18.   Mr. Pall says that Mr. Farnsworth either knew or should have known that the phone was used and locked and that he was misled into believing he was buying a new phone. I find that Mr. Pall is arguing that Mr. Farnsworth misrepresented the phone as being new. Misrepresentation is an exception to the principle of buyer beware.

19.   There are 2 types of misrepresentation: fraudulent misrepresentation and negligent misrepresentation. A fraudulent misrepresentation occurs when: 1) a seller makes a false statement of fact to the purchaser, 2) the seller knew the statement was false or was reckless about whether it was true or false, 3) the seller intends for the purchaser to act on the representation, and 4) the misrepresentation induces the purchaser into buying the good: see Ban v. Keleher, 2017 BCSC 1132.

20.   A negligent misrepresentation occurs when: 1) a seller makes a representation to the purchaser that is untrue, inaccurate, or misleading, 2) the seller fails to take reasonable care in making the misrepresentation, and 3) the purchaser reasonably relies on the misrepresentation to their detriment: see Queen v. Cognos Inc., [1993] S.C.R. 87.

21.   Noting that Mr. Farnsworth does not dispute it, I am satisfied that Mr. Farnsworth represented both in the Facebook ad and to Mr. Pall in person that the phone was new when it was, in fact, used.

_ _ _

* [Exercise 1]:
Answer these from the misrepresentation passage:
(a) What two types of misrepresentation does it name?
(b) Which case does it cite for the elements of negligent misrepresentation?
(c) In what two ways did Mr. Farnsworth represent the phone as new?
* [Exercise 2]:
Reproduce the stretch of the misrepresentation passage from "18.   Mr. Pall" through "of buyer beware.".

* [Given data]:
_ _ _

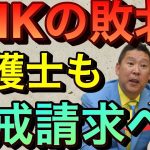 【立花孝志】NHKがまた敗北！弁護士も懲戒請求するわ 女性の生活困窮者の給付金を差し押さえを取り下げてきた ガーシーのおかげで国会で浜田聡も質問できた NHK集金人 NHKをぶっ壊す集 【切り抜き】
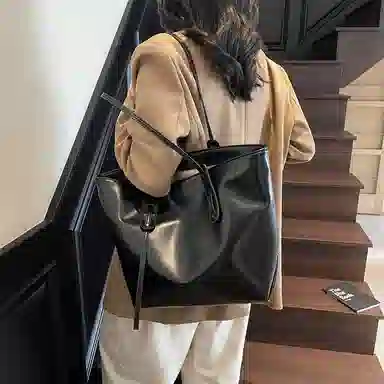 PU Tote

_ _ _

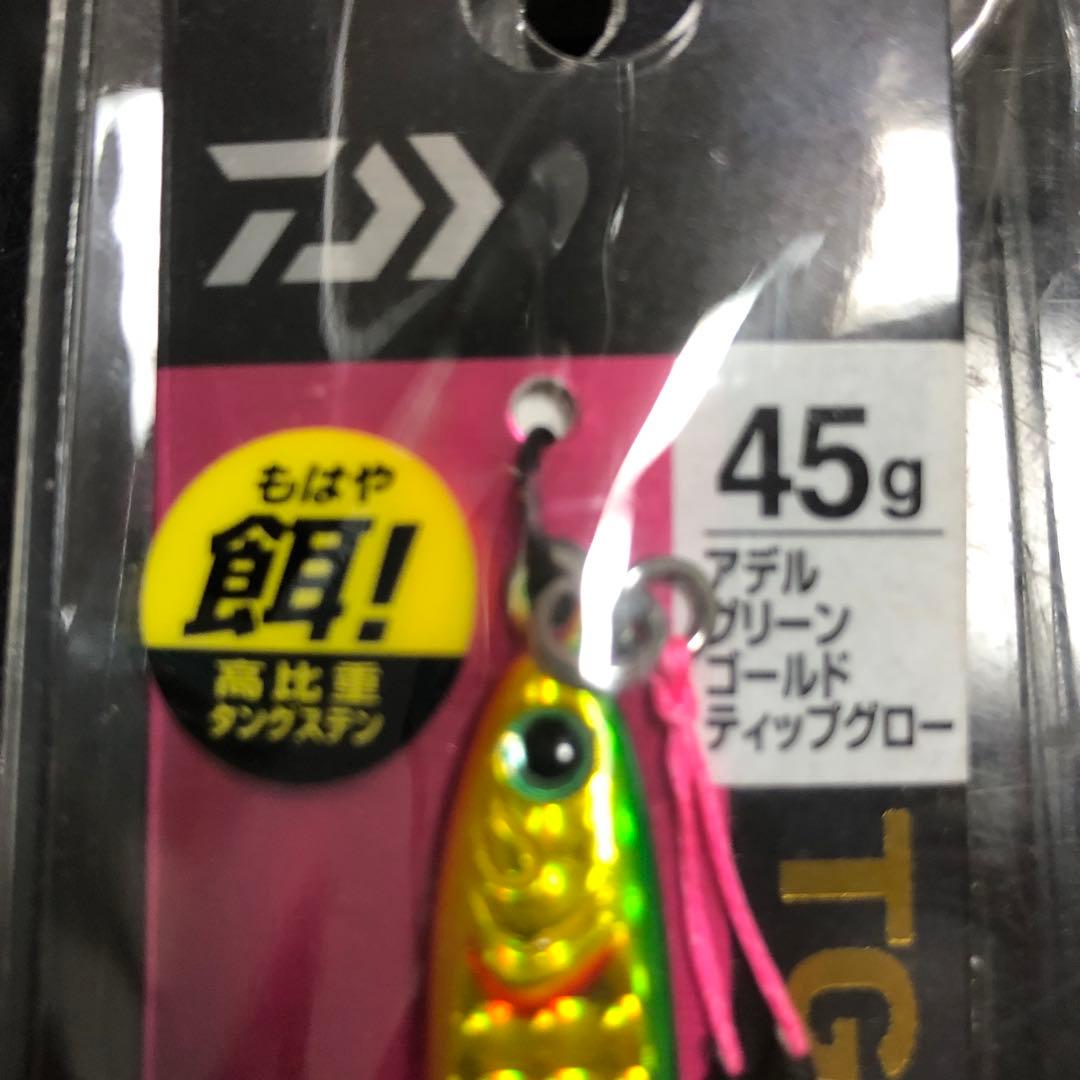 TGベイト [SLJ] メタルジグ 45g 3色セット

_ _ _

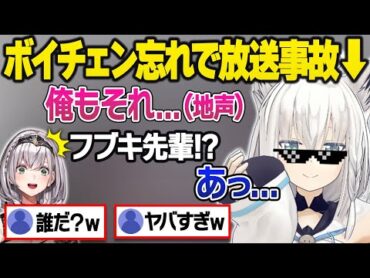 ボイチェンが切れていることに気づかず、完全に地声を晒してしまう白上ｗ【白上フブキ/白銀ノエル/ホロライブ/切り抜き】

_ _ _

* [Written solution 1]:
(a) Fraudulent misrepresentation and negligent misrepresentation.
(b) Queen v. Cognos Inc., [1993] S.C.R. 87.
(c) In the Facebook ad and to Mr. Pall in person.

* [Written solution 2]:
18.   Mr. Pall says that Mr. Farnsworth either knew or should have known that the phone was used and locked and that he was misled into believing he was buying a new phone. I find that Mr. Pall is arguing that Mr. Farnsworth misrepresented the phone as being new. Misrepresentation is an exception to the principle of buyer beware.